The company said it has also committed to a shift pattern change, which will result in a 25 percent reduction in night shift work.

The average salary for container workers would rise to around £43,000 a year, significantly above the Liverpool City Region and the national average, it added.

The Port of Liverpool operates two container terminals, the Royal Seaforth Container Terminal (RSCT) and Liverpool2.

RSCT has connections to a large number of countries, including Canada, Spain, Italy, Portugal, Cyprus and Turkey, as well as feeder services connecting Liverpool to India, Africa, South America and the Far East.

Liverpool 2 is one of the most operationally efficient and modern terminals in Northern Europe and can accommodate some of the world’s largest container ships.

The Port of Liverpool container division employs a total of 845 people, handling approximately 525,000 containers in 2021.
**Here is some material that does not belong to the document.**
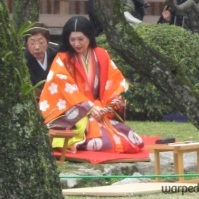 "A ""princess"" sits down to participate in Kyokusui no En, an annual festival first popular in the Heian Era (794-1185), hence the style of her kimono (March 2010)"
The goods in the containers were distributed all over the world and included imports and exports such as retail and industrial products.

– Unite members at Felixstowe docks will go on an eight-day strike in a separate wage dispute from September 27, while train drivers from 12 railway companies will go on strike on October 1 and 5, affecting travel to and from the Conservative party conference in Birmingham.

– Long-running disputes in the railway sector remain unresolved after months of industrial action.